三月廿四日(月)甲午(旧三月廿四日・下弦) 晴れ

今日は、横になつて、井本農一著『芭蕉=その人生と芸術』(講談社現代新書)を読みました。芭蕉の紀行文をすべてはじめから読み通そうといふんですから、芭蕉の生涯を調べておくことは必要だらうと思つたからです。二十年前に、同じ著者の『芭蕉入門』を読んでゐるんですが、単発的に読んだので、まつたく記憶に残つてゐないんです。

しかも、今回は、影印本で読もうと決意したのですが、いやはや、はじめから無知をさらけ出してしまひました。廿二日の「日記」で、『天理図書館 善本叢書 芭蕉紀行文集』の目次に、『更科紀行』が見あたらなかつたので、「『更科紀行』については、影印本が手に入れば読むことにします。」なんて書いてしまひましたが、『更科紀行』は、実は、『笈の小文』の中に含まれてゐたんです。『笈の小文』の付録として出版されたんですね。確認したら、確かに、天理図書館本にも入つてゐました。

まつたく別の作品だと思つてゐました。だつて、現在のどの本を見ても、『更科紀行』は、その目次に、一つの作品として書き出されてゐますから、疑つてもみなかつたのです。「原文」を見なければわからなかつたことですね。

そこで、改めて、『更科紀行』について、『精選版 日本国語大辞典』を見てみますと、「江戸前期の俳諧紀行文。松尾芭蕉著。元禄元年~二年(一六八八~八九)成立。宝永六年(一七〇九)『笈の小文』の付録として刊行。『笈の小文』の旅の続きで、元禄元年、名古屋から木曾路を経て更科の姨捨山の月見をし、善光寺に参詣し、碓氷峠を経て江戸に帰った旅の、旅立ちの動機から途中の情景、経験、感想などを記した短編。」とあります。「中仙道を歩く」にも関連がありさうですが、まあ、これは、しばらく後に読むことになるでせう。

さて、読みはじめた、『野ざらし紀行』は、貞享元年(一六八四年)、芭蕉四十一歳の時の旅をもとにした「芭蕉の最初の紀行作品」ですが(貞享二年成立)、数種の芭蕉真蹟本・写本・版本があることがわかりました。ぼくが読みはじめたのは芭蕉直筆の天理本ですが、岩波文庫は同じく直筆の藤田本、角川文庫、旺文社文庫等は版本の泊船本を底本としてゐます。といつても、天理本以外、手もとにあるものはすべて翻刻本です。

なかなか読み進まないのは、使はれてゐる漢字はもとより、変体仮名が独特だからなんです。芭蕉さんの筆蹟、『くずし字用例辞典』を開いても、首をかしげるやうな筆づかいです。翻刻と見比べながら一字いちじ、できるだけ覚えながら読んでいくしかありません。いつか、文字が気にならないで読めるやうになる時が来ることを、期待して・・。 
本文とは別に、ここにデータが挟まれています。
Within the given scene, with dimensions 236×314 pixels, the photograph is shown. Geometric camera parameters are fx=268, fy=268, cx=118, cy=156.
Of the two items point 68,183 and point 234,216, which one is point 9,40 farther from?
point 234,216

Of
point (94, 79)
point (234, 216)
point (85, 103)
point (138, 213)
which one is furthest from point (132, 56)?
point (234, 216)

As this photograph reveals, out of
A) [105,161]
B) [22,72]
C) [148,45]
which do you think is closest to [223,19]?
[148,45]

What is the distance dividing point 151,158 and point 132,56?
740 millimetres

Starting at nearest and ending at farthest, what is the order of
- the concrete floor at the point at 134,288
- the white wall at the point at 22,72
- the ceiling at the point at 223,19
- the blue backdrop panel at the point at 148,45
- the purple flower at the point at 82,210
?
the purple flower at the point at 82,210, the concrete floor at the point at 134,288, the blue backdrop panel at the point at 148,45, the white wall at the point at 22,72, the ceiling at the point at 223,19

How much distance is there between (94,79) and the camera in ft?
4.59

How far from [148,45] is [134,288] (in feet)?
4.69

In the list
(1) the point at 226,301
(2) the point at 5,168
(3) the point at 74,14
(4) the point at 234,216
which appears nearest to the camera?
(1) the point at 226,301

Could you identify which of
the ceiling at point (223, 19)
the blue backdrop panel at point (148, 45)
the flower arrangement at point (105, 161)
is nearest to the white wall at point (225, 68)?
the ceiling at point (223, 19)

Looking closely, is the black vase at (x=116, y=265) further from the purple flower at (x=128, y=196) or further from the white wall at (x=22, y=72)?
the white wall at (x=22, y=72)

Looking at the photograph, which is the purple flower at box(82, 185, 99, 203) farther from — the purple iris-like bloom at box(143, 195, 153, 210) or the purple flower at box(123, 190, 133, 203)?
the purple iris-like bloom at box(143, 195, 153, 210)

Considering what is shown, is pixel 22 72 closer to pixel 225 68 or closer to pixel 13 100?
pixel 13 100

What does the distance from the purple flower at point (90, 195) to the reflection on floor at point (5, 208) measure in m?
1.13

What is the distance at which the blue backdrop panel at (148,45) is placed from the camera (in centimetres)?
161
それにしても、今まで、ぼくは、あれこれ日本の古典を読んできましたが、今回のことで、いかに文字面(もじづら)だけを追つてゐたかといふことに気づかされました。今さらながらですが、読むといふことにも修練が必要といふ事なんでせう。

 

今日の写真:『野ざらし紀行』と『更科紀行』の冒頭。それと、机を不法占拠中のラム。